▶ [Отрывок]

Целью начальной школы, требования для поступления в которую были минимальны — умение читать и писать по-английски, — являлась подготовка учеников к тяжелой зубрежке в грамматической школе. Грамматическая школа, или школа латинской грамматики, преследовала только одну цель, провозглашенную в ее названии: выучить грамматику, латинскую грамматику. Никакой истории, географии, музыки, уроков труда, физического воспитания; только латинская грамматика. Уильям Лили, первый, лучший учитель школы Святого Павла, умерший в 1522 году, продолжал жить в «Grammaticis Rudimenta» («Основах грамматики»), которые были светской Библией Стратфордской грамматической школы, так же как в Итоне или Вестминстере. Юный Шекспир столкнулся с необходимостью зубрить «Грамматику» Лили, скучный однообразный путь для постижения великолепия Рима.
Латинский язык сегодня исчез из обихода. Встречаются даже такие студенты отделений римской литературы, которые никогда не читали Овидия или Вергилия в подлиннике. Но елизаветинская Англия взирала на Римскую империю как на образец гражданских добродетелей; героями англичан были римские герои. Когда-то считали, что Брут был основателем Британии, и учебник английской истории можно было бы назвать, как называли Лайамонскую хронику, просто Брутом. Римляне, пусть и умершие, обитали на более высоких уровнях реальности, чем англичане, как мертвые, так и живые. Английский язык, будучи живым, изменчивым и беспорядочным, был лишен спокойствия и завершенности образцов, которые выкладывал Лили на анатомический стол для препарации. Конечно, существовал Джеффри Чосер, но его язык был причудливым, и его стихи не годились для зубрежки. Чтобы овладеть культурой, человеку следовало войти в античный мир. Величие греков признавали, но в округе было мало греческих школ, особенно в таком маленьком городке, как Стратфорд. В университетах больше внимания уделяли древнегреческому. Римская культура впитала греческую, и узнать все о Трое и похождениях Улисса можно было из книг латинских авторов. Латинский язык был всем. Изучение латинского не требовало, как в наши дни, каких-либо оправдывающих обстоятельств. «Сегодня, ребята, мы приступим к латинскому, и, возможно, вам будет интересно узнать, почему мы трудимся в наши дни над языком давно вымершего народа. Не зевай, Уитерби». В грамматических школах ничего подобного не происходило. Елизаветинские латинисты умели обращаться с хлыстом власти. Иногда к тому же в буквальном смысле слова.

▶ [Исходные данные]
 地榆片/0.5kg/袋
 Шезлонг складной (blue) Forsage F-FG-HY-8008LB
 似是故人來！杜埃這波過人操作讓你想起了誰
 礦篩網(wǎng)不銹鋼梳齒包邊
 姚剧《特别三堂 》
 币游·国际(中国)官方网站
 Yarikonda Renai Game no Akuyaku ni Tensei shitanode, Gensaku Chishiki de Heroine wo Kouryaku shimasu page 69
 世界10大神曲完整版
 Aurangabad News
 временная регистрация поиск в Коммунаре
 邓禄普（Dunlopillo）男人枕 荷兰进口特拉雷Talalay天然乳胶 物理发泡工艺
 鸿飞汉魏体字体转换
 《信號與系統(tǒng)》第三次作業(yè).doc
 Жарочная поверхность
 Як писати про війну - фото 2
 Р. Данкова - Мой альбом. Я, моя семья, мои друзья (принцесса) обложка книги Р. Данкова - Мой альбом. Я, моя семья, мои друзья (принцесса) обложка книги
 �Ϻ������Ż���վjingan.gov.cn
---
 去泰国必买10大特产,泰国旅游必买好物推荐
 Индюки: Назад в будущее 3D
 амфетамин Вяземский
---
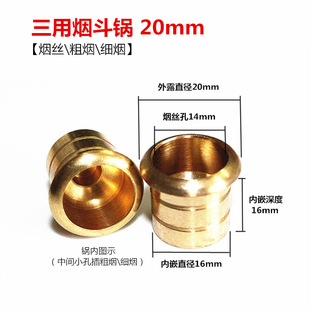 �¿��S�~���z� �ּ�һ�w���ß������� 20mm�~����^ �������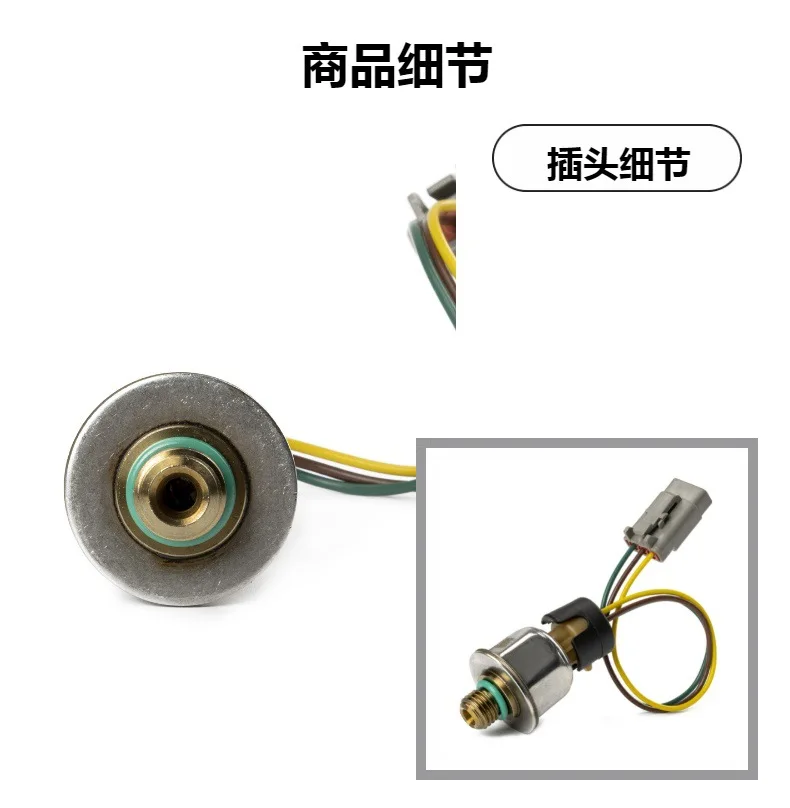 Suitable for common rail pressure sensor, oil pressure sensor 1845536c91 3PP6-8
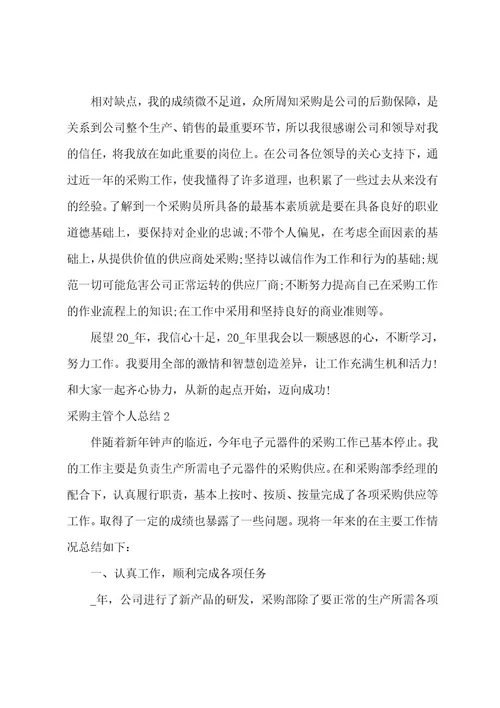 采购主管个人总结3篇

▶ [Используя сведения]
1/ Какое умение требовалось для поступления в начальную школу согласно отрывку о грамматической школе?
2/ Продолжите отрывок о грамматической школе, начав сразу после его последнего предложения.
Эти записи представляют собой отдельный материал и к отрывку не относятся.

▶ [Ожидаемые ответы]
1/ Умение читать и писать по-английски.

2/
Среди елизаветинских педагогов царило мнение, что знания в детей надо впихивать, а то и вбивать. Должно было пройти более двух столетий, прежде чем общепринятым взглядом на воспитание детей стал романтический взгляд Вордсворта и Руссо, и детей стали рассматривать как вместилище божественной мудрости. Вордсворт смотрел с трепетом на ауру преднатального знания, которая сияет вокруг новорожденного, и называл того лучшим философом. Считали, что ребенок способен к мгновенному восприятию вечной истины, а взросление рассматривали как процессе забывания, уверяли, что божественный свет меркнет в мраке повседневной жизни. Это наблюдение было давно представлено в диалоге Платона «Федон», где показан ребенок раба, никогда ничему не обучавшийся, но под ненавязчивым руководством или обучением Сократа демонстрировавший незаурядные знания геометрии. Елизаветинцы знали этот диалог, но не воспринимали его всерьез.
Елизаветинские родители, возможно, и нежно относились к своим детям, но они не были сентиментальны. У них не имелось романтического отношения к детям, возможно, потому, что дети часто умирали, подобно сестре Уилла, и следовало отдать все силы на их воспроизведение. Даже нежелание Шекспиров расстаться с красивым именем Джоан можно рассматривать как доказательство их прагматизма. Чем скорее дети становились взрослыми, тем лучше, и родители начинали одевать их как взрослых: понимание того, что детей следует одевать как детей, возникло недавно. Сожаление, что дети так медленно учатся правильно вести себя, медленно взрослеют, выпадало на долю учителей, а не родителей, и это естественное медленное развитие считали следствием первородного греха. Грех стремились выбить; образовавшийся вакуум заполняли полезным (то есть бесполезным) знанием взрослых, и подходили к этому настолько серьезно, что для игр у детей просто не оставалось времени. Школа мрачна: старые, потертые скамьи не казались праздником жизни, хотя на партах лежала грамматика Лили.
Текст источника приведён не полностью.